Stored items

---------------

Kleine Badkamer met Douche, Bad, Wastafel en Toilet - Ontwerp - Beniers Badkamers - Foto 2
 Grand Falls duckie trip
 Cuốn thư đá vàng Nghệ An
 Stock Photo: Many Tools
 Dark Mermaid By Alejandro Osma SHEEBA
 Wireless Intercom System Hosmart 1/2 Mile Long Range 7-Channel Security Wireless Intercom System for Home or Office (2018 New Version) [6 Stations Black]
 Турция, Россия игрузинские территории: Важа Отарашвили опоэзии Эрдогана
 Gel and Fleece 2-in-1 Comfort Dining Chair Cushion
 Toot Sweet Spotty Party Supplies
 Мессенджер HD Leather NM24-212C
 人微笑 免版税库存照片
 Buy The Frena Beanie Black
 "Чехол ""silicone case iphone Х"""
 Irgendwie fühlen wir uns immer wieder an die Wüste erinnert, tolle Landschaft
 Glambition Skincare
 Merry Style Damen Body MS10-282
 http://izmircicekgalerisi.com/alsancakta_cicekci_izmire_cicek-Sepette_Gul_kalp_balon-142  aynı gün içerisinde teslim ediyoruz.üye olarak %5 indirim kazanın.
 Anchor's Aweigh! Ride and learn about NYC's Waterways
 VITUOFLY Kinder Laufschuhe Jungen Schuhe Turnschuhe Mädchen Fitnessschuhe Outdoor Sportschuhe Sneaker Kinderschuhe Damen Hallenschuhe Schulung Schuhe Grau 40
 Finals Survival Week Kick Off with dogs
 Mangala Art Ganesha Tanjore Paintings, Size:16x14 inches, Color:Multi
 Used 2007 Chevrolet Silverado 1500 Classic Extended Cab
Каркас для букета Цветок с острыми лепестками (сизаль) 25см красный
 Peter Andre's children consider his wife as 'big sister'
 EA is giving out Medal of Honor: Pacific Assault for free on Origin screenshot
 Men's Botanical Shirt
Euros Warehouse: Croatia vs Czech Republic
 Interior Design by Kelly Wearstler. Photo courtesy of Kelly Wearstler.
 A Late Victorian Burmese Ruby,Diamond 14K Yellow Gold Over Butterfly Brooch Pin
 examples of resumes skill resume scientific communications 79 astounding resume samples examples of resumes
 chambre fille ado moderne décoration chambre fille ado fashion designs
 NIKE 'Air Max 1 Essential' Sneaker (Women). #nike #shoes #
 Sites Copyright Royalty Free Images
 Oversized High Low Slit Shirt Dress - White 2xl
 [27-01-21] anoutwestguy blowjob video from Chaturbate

---------------

From the data above, reproduce word for word the lines running from the line with "VITUOFLY Kinder Laufschuhe" to the line with "Used 2007 Chevrolet", ends included.

 VITUOFLY Kinder Laufschuhe Jungen Schuhe Turnschuhe Mädchen Fitnessschuhe Outdoor Sportschuhe Sneaker Kinderschuhe Damen Hallenschuhe Schulung Schuhe Grau 40
 Finals Survival Week Kick Off with dogs
 Mangala Art Ganesha Tanjore Paintings, Size:16x14 inches, Color:Multi
 Used 2007 Chevrolet Silverado 1500 Classic Extended Cab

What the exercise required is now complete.